Por todo lo expuesto, procede la desestimación de este segundo motivo de suplicación, que conduce también a la desestimación del propio recurso deducido en su integridad, debiendo confirmarse la sentencia de instancia en sus exactos términos.
Fallo
Que debemos desestimar y desestimamos el Recurso de Suplicación formulado por la representación letrada de DON Ruperto , frente a la Sentencia dictada por el Juzgado de lo Social nº UNO de los de Navarra en el procedimiento nº 708/12, seguido a instancia de dicho recurrente, frente a PROTECCION Y SEGURIDAD TECNICA, S.A., sobre DESPIDO, confirmando la resolución de instancia.
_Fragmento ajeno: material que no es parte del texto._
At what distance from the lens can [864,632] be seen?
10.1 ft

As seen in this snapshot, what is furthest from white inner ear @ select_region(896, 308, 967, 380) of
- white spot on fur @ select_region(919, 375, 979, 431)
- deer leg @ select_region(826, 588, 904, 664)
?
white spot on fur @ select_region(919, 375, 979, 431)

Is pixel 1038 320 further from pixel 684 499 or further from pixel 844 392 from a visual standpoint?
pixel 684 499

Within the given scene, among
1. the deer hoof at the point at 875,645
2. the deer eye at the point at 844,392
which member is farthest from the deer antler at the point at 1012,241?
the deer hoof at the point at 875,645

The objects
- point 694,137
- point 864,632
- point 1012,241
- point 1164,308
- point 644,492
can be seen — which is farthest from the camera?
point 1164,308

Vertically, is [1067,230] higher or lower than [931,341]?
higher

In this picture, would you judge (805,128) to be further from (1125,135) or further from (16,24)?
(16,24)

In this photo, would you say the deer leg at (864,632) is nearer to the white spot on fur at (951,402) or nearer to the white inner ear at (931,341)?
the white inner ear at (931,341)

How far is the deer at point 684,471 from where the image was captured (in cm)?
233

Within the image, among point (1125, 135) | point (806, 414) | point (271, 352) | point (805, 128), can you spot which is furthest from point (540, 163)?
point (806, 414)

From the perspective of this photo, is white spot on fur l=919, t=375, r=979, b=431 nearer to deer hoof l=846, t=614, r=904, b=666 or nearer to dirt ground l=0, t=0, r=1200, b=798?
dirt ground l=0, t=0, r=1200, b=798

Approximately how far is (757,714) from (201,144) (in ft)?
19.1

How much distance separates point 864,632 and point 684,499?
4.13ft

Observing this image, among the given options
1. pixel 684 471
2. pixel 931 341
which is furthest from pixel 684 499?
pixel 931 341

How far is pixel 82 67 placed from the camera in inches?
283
Notifíquese a las partes y al Ministerio Fiscal la Sentencia dictada, con la advertencia que contra la misma, puede interponerse Recurso de Casación para la unificación de doctrina ante la Sala de lo Social del Tribunal Supremo, anunciándolo a través de esta Sala por escrito, dentro de los DIEZ DIAS hábiles siguientes a su notificación, durante el cual tendrán a su disposición en la oficina judicial de esta Sala los autos para su examen, debiendo hacer efectivo el pago de las tasas previstas en los artículos 4 y 7 de la Ley 10/2012 de 20 de noviembre .
Firme que sea esta resolución, devuélvanse los autos al Juzgado de lo social de procedencia con certificación de la misma, dejándose otra certificación en el rollo a archivar por esta Sala.
Así, por nuestra Sentencia, definitivamente juzgando, lo pronunciamos, mandamos y firmamos.